**GIVEN TASK**
Can you rewrite everything in the material below, from the line containing "What distance can" down to the end, swapping each "closer" for "nearer" and leaving all else unchanged?
— start —
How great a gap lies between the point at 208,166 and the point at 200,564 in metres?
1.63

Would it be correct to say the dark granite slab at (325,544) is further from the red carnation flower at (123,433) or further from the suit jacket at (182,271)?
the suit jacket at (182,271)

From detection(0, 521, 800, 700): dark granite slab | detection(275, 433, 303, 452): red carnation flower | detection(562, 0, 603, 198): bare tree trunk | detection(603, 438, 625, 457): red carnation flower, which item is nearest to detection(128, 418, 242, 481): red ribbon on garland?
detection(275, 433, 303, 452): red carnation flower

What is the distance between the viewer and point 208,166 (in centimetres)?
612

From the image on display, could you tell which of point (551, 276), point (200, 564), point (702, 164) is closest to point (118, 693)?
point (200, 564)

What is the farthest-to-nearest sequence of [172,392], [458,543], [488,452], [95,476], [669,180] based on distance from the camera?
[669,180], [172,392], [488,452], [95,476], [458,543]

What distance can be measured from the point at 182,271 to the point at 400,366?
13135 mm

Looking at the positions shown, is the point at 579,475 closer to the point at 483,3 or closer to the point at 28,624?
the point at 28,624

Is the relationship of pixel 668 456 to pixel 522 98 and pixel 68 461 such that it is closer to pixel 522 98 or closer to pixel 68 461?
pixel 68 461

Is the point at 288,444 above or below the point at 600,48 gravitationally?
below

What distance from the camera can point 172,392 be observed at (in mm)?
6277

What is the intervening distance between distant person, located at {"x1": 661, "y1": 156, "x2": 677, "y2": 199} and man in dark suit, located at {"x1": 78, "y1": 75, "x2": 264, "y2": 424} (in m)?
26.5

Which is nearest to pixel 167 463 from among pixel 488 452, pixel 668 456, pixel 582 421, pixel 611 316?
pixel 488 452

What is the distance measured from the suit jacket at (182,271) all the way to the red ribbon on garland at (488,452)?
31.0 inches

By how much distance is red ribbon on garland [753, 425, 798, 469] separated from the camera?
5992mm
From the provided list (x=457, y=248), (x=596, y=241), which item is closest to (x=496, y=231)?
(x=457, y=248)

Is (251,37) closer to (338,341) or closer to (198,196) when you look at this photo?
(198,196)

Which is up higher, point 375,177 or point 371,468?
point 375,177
— end —
**SOLUTION TO THE PROBLEM**
What distance can be measured from the point at 182,271 to the point at 400,366?
13135 mm

Looking at the positions shown, is the point at 579,475 nearer to the point at 483,3 or nearer to the point at 28,624?
the point at 28,624

Is the relationship of pixel 668 456 to pixel 522 98 and pixel 68 461 such that it is nearer to pixel 522 98 or nearer to pixel 68 461?
pixel 68 461

Is the point at 288,444 above or below the point at 600,48 gravitationally?
below

What distance from the camera can point 172,392 be observed at (in mm)?
6277

What is the intervening distance between distant person, located at {"x1": 661, "y1": 156, "x2": 677, "y2": 199} and man in dark suit, located at {"x1": 78, "y1": 75, "x2": 264, "y2": 424} (in m)?
26.5

Which is nearest to pixel 167 463 from among pixel 488 452, pixel 668 456, pixel 582 421, pixel 611 316?
pixel 488 452

What is the distance measured from the suit jacket at (182,271) all the way to the red ribbon on garland at (488,452)?
31.0 inches

By how much distance is red ribbon on garland [753, 425, 798, 469] separated from the camera?
5992mm
From the provided list (x=457, y=248), (x=596, y=241), which item is closest to (x=496, y=231)?
(x=457, y=248)

Is (251,37) nearer to (338,341) or nearer to (198,196) when you look at this photo?
(198,196)

Which is up higher, point 375,177 or point 371,468?
point 375,177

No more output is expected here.